GIVEN RECORDS –
========================================================================
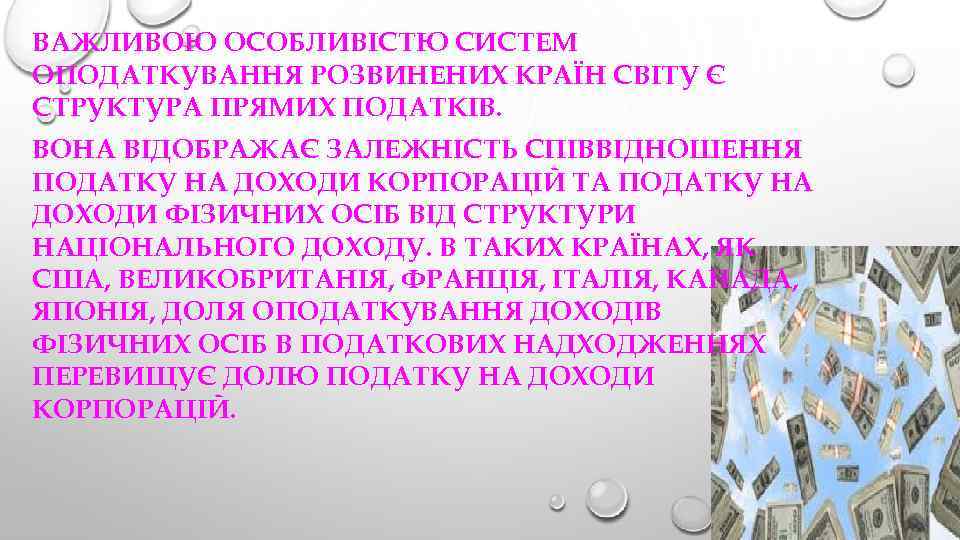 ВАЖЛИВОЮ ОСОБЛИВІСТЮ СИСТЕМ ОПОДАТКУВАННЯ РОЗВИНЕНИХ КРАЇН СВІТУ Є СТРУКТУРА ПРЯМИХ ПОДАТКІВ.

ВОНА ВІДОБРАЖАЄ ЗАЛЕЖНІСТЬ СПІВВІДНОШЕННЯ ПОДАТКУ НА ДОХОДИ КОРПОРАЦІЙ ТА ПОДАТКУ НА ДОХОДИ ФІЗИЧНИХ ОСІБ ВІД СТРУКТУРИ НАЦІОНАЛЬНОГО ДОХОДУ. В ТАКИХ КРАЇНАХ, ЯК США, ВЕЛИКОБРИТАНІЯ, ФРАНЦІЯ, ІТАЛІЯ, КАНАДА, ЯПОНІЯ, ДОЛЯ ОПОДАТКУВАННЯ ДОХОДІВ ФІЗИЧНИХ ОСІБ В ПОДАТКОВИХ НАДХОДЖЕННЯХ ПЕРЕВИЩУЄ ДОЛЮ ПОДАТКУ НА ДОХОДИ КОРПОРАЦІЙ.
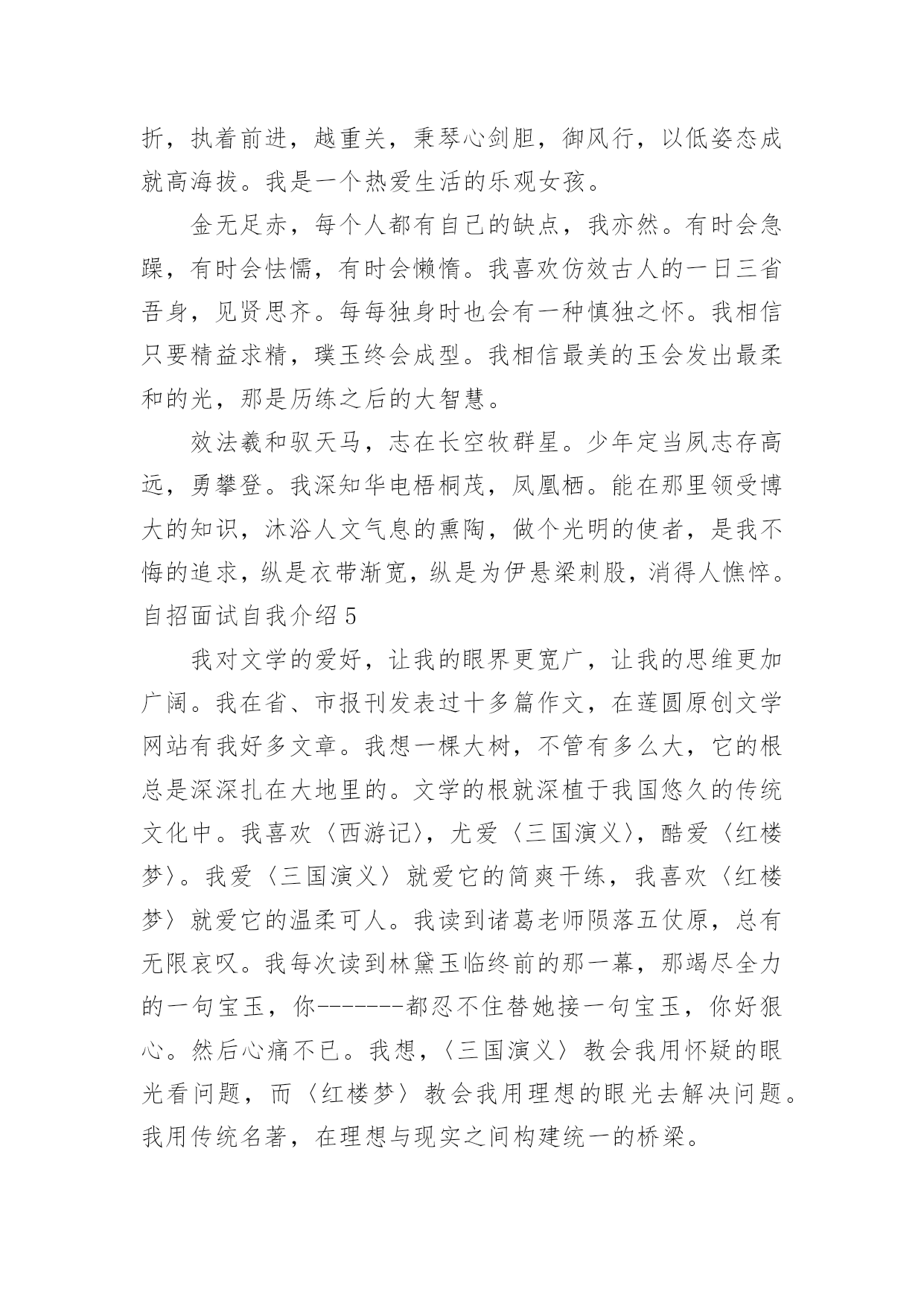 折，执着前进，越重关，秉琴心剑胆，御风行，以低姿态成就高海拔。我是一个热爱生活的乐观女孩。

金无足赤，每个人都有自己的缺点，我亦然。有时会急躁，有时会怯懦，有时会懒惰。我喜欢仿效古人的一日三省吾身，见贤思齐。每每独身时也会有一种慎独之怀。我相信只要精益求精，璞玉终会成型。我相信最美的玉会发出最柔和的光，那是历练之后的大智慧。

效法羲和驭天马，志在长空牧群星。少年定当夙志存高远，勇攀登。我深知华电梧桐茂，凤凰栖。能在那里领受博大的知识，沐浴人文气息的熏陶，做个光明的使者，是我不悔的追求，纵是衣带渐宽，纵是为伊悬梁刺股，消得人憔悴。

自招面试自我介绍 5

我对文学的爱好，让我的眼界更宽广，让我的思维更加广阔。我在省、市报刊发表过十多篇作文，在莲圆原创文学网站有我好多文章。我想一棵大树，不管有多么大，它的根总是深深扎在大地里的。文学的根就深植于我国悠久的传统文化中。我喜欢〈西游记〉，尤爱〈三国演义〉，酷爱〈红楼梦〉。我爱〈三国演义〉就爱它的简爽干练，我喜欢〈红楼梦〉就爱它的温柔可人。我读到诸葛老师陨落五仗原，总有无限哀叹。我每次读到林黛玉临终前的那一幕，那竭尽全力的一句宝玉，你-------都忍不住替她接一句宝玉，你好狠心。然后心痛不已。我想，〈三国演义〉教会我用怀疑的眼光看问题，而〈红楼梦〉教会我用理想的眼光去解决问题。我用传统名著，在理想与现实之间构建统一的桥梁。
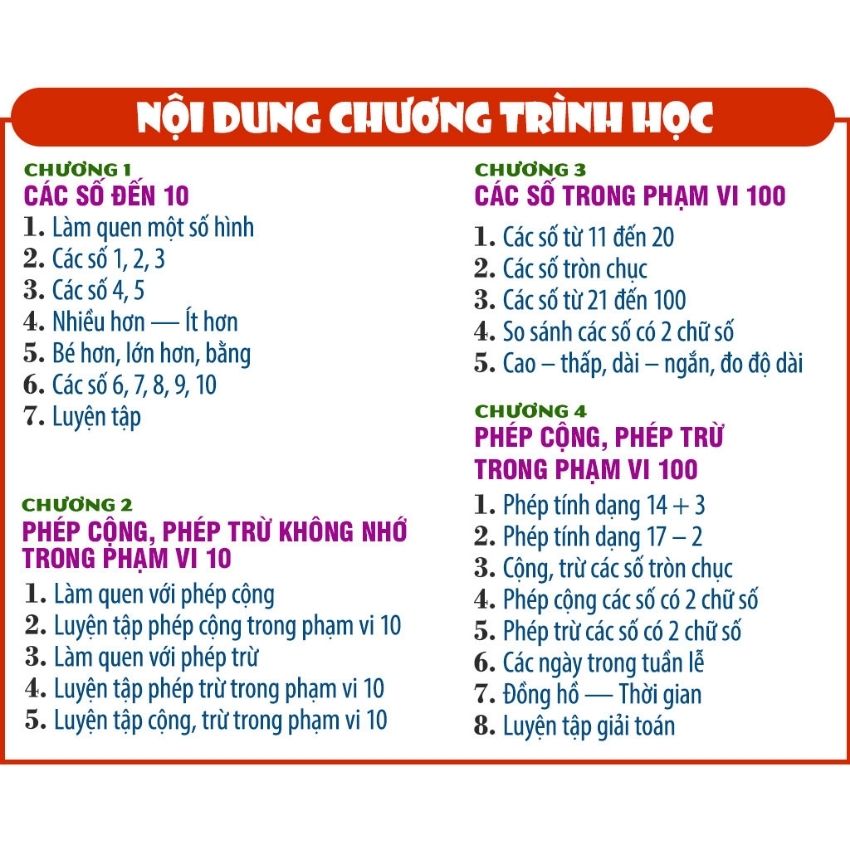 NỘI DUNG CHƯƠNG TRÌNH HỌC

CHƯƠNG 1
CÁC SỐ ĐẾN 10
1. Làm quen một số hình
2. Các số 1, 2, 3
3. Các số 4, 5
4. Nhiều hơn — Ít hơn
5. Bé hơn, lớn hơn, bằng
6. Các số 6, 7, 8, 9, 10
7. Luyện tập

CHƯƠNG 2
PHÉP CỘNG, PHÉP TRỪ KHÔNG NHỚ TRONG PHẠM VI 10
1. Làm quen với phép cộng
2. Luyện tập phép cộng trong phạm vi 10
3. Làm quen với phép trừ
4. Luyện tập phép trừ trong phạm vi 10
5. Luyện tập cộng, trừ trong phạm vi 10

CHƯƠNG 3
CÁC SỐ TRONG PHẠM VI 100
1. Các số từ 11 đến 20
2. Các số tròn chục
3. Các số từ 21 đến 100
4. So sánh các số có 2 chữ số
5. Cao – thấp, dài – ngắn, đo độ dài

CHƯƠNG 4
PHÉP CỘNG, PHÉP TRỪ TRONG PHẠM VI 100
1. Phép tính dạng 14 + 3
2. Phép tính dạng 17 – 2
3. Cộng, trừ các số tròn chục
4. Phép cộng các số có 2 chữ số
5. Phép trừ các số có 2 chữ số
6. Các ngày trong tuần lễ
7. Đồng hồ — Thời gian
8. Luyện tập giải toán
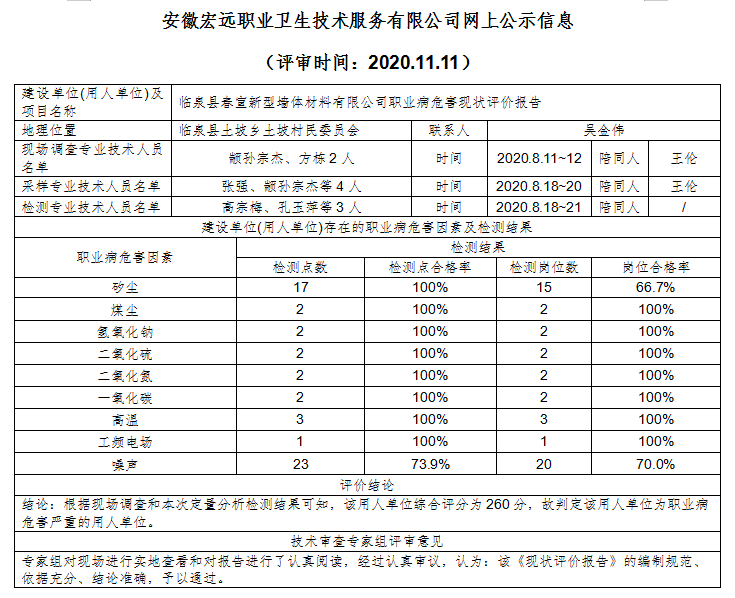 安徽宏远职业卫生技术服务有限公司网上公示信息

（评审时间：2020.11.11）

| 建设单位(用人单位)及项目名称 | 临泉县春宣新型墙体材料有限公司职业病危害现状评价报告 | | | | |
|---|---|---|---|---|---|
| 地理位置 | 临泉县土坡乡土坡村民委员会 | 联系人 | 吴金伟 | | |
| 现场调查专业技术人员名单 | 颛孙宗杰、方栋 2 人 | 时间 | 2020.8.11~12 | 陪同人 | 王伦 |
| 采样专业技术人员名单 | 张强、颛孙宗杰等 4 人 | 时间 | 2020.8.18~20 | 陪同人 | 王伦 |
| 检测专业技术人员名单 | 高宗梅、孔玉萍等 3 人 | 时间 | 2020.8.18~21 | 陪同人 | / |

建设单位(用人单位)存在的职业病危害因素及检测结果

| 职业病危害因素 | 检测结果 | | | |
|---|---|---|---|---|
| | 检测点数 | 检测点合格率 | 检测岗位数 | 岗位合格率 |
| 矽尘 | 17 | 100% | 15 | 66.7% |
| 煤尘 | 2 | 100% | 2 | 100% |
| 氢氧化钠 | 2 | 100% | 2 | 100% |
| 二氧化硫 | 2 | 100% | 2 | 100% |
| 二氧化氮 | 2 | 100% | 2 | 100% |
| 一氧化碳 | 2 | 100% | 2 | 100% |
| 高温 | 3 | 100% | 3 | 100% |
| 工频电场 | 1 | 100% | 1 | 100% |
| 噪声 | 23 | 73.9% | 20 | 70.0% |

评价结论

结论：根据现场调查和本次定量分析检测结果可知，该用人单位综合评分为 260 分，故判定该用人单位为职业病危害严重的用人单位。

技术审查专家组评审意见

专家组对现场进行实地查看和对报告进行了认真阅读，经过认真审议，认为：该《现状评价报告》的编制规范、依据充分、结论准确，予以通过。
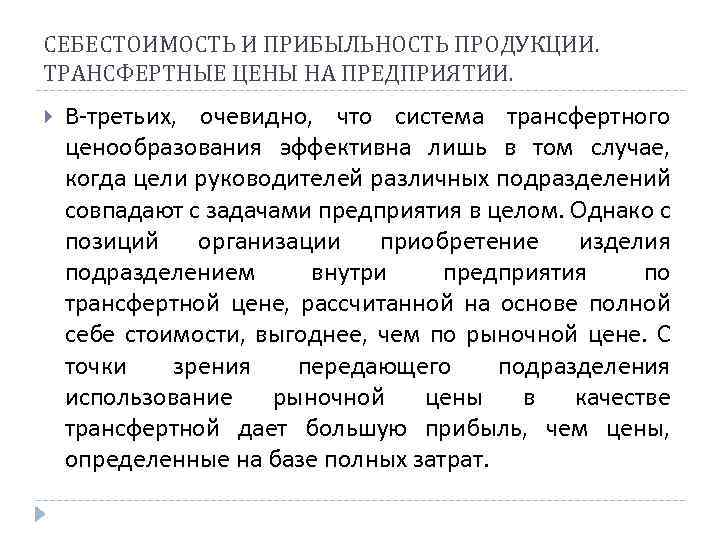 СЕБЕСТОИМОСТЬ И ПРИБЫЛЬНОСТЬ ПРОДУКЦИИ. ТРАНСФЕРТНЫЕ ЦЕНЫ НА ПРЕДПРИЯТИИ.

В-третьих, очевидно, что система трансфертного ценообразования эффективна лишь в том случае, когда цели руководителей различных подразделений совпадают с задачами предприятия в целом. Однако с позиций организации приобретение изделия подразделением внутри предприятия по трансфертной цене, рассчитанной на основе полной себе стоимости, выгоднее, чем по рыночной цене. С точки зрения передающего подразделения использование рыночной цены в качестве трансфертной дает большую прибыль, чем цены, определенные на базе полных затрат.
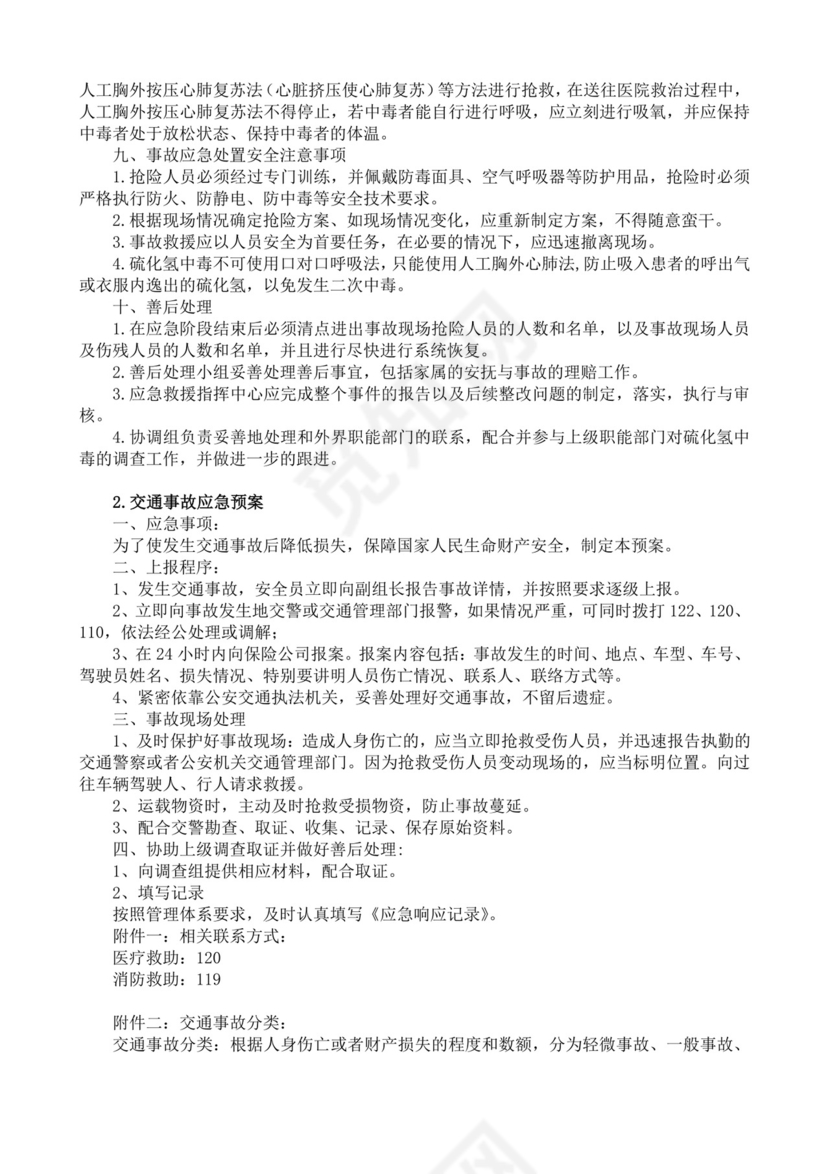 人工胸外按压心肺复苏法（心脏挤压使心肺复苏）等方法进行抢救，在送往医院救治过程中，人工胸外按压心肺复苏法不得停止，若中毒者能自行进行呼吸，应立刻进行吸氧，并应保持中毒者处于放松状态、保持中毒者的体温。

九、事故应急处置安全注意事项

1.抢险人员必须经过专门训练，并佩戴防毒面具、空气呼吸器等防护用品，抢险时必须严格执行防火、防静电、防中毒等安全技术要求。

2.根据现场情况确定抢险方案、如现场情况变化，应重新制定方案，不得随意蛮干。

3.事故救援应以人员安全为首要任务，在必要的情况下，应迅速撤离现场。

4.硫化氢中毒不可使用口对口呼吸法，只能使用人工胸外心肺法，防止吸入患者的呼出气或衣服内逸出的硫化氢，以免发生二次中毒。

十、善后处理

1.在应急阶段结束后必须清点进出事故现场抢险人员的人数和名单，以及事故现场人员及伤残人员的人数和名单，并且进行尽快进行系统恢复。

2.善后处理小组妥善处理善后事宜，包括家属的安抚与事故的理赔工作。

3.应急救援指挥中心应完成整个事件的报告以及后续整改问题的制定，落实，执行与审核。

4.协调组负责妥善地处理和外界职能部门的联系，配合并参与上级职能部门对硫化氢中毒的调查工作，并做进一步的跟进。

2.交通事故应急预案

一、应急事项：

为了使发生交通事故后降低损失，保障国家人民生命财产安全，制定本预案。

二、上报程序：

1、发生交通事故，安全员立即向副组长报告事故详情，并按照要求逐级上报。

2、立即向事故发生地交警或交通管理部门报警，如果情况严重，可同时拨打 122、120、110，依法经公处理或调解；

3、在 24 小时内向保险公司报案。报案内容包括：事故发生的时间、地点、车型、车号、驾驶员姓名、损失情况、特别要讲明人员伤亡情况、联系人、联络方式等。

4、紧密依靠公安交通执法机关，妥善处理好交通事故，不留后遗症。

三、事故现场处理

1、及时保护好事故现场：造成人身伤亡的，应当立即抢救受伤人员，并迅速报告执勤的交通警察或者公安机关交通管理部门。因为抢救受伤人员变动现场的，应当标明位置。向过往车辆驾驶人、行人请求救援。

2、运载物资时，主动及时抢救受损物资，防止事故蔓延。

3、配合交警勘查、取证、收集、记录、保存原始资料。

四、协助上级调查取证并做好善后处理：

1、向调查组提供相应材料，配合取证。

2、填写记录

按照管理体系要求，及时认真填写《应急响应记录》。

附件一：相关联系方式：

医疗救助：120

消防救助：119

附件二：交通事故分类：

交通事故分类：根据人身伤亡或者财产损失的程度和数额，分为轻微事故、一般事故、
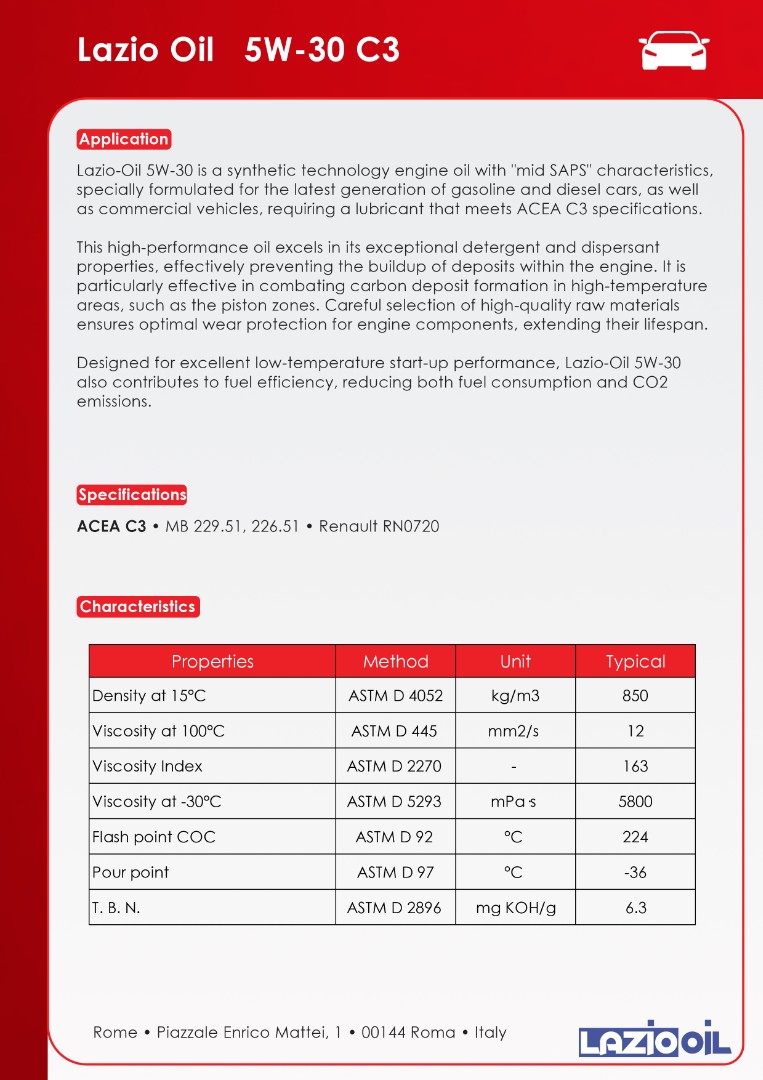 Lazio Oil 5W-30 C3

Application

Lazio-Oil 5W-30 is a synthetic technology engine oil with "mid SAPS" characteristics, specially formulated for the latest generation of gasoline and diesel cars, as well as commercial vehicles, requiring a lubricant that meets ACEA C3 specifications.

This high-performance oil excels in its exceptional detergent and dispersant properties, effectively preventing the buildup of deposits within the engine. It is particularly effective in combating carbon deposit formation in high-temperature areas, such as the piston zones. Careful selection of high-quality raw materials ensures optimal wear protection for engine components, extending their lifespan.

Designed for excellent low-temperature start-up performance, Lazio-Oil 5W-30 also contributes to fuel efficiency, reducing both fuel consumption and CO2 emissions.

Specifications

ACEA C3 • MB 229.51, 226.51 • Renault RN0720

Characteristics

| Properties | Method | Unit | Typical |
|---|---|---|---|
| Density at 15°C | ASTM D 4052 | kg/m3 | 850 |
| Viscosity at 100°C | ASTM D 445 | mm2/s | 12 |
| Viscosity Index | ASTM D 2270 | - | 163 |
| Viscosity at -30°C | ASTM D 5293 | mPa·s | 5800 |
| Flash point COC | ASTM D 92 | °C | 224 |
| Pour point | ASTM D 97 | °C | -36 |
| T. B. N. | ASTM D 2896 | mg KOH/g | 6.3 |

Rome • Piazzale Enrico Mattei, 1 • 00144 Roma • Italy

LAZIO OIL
========================================================================
Leaving each picture behind, please give again exactly the lines above from the one with "1.在应急阶段结束后必须清点" through the one with "Lazio-Oil 5W-30 is", both included, and no others.

TASK RESULT –
1.在应急阶段结束后必须清点进出事故现场抢险人员的人数和名单，以及事故现场人员及伤残人员的人数和名单，并且进行尽快进行系统恢复。

2.善后处理小组妥善处理善后事宜，包括家属的安抚与事故的理赔工作。

3.应急救援指挥中心应完成整个事件的报告以及后续整改问题的制定，落实，执行与审核。

4.协调组负责妥善地处理和外界职能部门的联系，配合并参与上级职能部门对硫化氢中毒的调查工作，并做进一步的跟进。

2.交通事故应急预案

一、应急事项：

为了使发生交通事故后降低损失，保障国家人民生命财产安全，制定本预案。

二、上报程序：

1、发生交通事故，安全员立即向副组长报告事故详情，并按照要求逐级上报。

2、立即向事故发生地交警或交通管理部门报警，如果情况严重，可同时拨打 122、120、110，依法经公处理或调解；

3、在 24 小时内向保险公司报案。报案内容包括：事故发生的时间、地点、车型、车号、驾驶员姓名、损失情况、特别要讲明人员伤亡情况、联系人、联络方式等。

4、紧密依靠公安交通执法机关，妥善处理好交通事故，不留后遗症。

三、事故现场处理

1、及时保护好事故现场：造成人身伤亡的，应当立即抢救受伤人员，并迅速报告执勤的交通警察或者公安机关交通管理部门。因为抢救受伤人员变动现场的，应当标明位置。向过往车辆驾驶人、行人请求救援。

2、运载物资时，主动及时抢救受损物资，防止事故蔓延。

3、配合交警勘查、取证、收集、记录、保存原始资料。

四、协助上级调查取证并做好善后处理：

1、向调查组提供相应材料，配合取证。

2、填写记录

按照管理体系要求，及时认真填写《应急响应记录》。

附件一：相关联系方式：

医疗救助：120

消防救助：119

附件二：交通事故分类：

交通事故分类：根据人身伤亡或者财产损失的程度和数额，分为轻微事故、一般事故、
 Lazio Oil 5W-30 C3

Application

Lazio-Oil 5W-30 is a synthetic technology engine oil with "mid SAPS" characteristics, specially formulated for the latest generation of gasoline and diesel cars, as well as commercial vehicles, requiring a lubricant that meets ACEA C3 specifications.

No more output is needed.